Passive Liquidity Protection (PLP)

With Passive Liquidity Protection (PLP), Eurex aims to further improve the liquidity picture and price discovery process of the order book where price discovery is significantly driven by underlying or exogenous markets. In such specific products, trading participants providing passive liquidity to the order book need to spend a high amount of resources to prevent adverse hits in case of short-term underlying movements. As a result, they may even refrain from quoting in the order book and only provide liquidity off-book.
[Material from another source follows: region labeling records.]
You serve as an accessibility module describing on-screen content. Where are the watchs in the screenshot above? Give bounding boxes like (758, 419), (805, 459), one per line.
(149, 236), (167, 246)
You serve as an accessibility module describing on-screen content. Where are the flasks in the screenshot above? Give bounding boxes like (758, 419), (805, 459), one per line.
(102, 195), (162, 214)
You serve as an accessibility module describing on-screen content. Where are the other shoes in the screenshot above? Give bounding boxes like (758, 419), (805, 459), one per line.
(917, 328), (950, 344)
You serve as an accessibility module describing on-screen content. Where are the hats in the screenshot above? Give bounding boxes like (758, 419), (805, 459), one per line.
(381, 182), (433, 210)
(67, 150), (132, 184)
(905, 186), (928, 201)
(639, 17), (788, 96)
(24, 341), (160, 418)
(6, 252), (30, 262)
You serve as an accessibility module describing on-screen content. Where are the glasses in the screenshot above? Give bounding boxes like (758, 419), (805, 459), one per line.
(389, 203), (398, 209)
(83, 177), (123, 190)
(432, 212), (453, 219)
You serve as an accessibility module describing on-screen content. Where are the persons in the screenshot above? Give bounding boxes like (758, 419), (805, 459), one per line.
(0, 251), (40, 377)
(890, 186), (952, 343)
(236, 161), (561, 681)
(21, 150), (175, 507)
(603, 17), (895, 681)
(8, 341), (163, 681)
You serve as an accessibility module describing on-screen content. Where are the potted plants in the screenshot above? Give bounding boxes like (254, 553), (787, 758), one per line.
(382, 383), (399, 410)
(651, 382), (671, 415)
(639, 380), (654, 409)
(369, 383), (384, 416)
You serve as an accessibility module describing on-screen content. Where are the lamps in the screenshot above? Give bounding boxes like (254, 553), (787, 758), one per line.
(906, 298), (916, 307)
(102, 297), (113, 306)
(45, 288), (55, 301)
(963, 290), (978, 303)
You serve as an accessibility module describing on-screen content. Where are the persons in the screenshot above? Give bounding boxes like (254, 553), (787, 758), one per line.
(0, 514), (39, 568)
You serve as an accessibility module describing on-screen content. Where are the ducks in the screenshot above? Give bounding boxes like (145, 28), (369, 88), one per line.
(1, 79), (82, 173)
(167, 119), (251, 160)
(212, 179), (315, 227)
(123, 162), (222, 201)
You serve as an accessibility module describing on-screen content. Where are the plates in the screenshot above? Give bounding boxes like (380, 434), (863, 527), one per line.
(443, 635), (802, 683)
By differentiating latency in selected option markets, we ensure that trading participants can strengthen their focus on serving the needs of the end-clients and grow the market as a whole.

On this site, Eurex will provide information updates in order to support adequate planning and to ensure a successful introduction for PLP. For further information about the PLP market model, please refer to this website: > Trading > Market-models >  Eurex PLP.

Software implementation: 3 December 2018
Production start: 27 May 2019 for all FX products listed at T7-FX
Production start: 3 June 2019 for German and French equity Options

With the activation of PLP, all aggressive orders, (orders that are executable upon arrival at the matching engine), will be delayed by a product segment-specific deferral time before they can interact with the order book. The pilot rollout will face the following characteristics:


Product Scope

Deferral Time

3 June 2019

All German OSTK incl. weeklies

1 ms

3 June 2019

All French OSTK incl. weeklies

3 ms

Key benefits

  • PLP addresses the speed disadvantage liquidity providers have in the order book versus certain aggressive super-fast strategies
  • Liquidity providers are able to strengthen their focus on the need of the end-clients such as institutional investors
  • This helps end investors to find appropriate liquidity and should increase attractiveness of the order book

Technical Impacts / Participation requirements

PLP affects ETI interface, FIX interface, GUIs, and reports (introduced with T7 Release 7.0). For detailed changes, please refer to the Interface Manuals and to the online help in the GUIs.

  • T7 ETI Interface (respective FIX and GUI)
    • Trading participants will be informed in the response messages when the order arrives in the order book whether their corresponding transaction has been deferred It will not be sent when the deferral starts
    • Order Mass Cancellation Response/Notification - Mass Cancellation Response/Notification messages will be enhanced to additionally provide a list of deferred deletion IDs (ETI message sequence number)
    • A new value for the quote entry reject reason (tag 368) will be introduced indicating the rejection reason due to potential aggressive behaviour
  • Market Data and Reference Data (RDI/RDF)
    • The deferral time will be published on instrument level via RDI/RDF

Corresponding Newsflashes

Corresponding Circulars

System documentation: T7 Release 7.0

Passive Liquidity Protection will also be introduced for FX Products. For further details please have a look at the corresponding Eurex Circular 042/19. Eurex will not introduce any further technical changes.